In This Corner: Web Analytics
Traditionally, web analytics is reserved for data and product teams and not considered to have a place in customer-facing departments. It’s thought that analytics require a specialized skill set and therefore only technical users can benefit.
Since web analytics is not built to go down to the individual level, delivering insight on specified customers is quite difficult if not impossible, depending on the tool you’re using.
In This Corner: Customer Analytics
Customer-facing teams are often the ones who can most directly put customer insight into action. It logically follows then that these teams should have access to this information in a way that is conveniently consumable by them.
While you may not see it fit to have your sales reps performing retention analysis, they should certainly understand a lead or customer’s behavior prior to contacting them. Giving them this insight allows them to predict lead interests and intent, convert trial users, successfully onboard new accounts, and more. This is especially important for organizations that have a great amount of customer contact, such as B2B software/applications, real estate, insurance, etc.
Similarly, support and service teams greatly benefit from understanding a customer’s activity when troubleshooting. Customer success teams can proactively reach out to at-risk accounts and improve customer retention and satisfaction.
This is easier said than done. The key to successfully arming your customer-facing teams with this insight is delivering a convenient and easily consumable experience. For example, embedding the customer insight directly in a tool they already use – such as your organizations’ CRM – makes it readily available and doesn’t require learning any new tools.

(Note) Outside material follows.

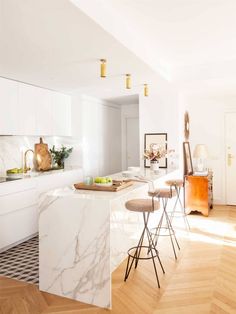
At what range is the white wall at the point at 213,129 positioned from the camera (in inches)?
246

As Omer Minkara writes in Aberdeen Group’s customer analytics report, businesses “need to be laser-focused on utilizing customer data as the key ingredient of each customer-facing activity.” Minkara found that Best-in-Class companies who centralize customer intelligence for use in customer-facing activities enjoy 3.5 times higher retention rates, 20% year over year customer lifetime value growth, and 20 times greater revenue growth on a per customer basis.
Based on this research, we can see that delivering customer insight directly to customer-facing teams has tangible business benefits.
Have you ever needed greater insight into customer behavior while in a customer-facing role? On the other hand, have you ever felt the frustration of doing business with a company that did not provide this insight to their customer-facing teams?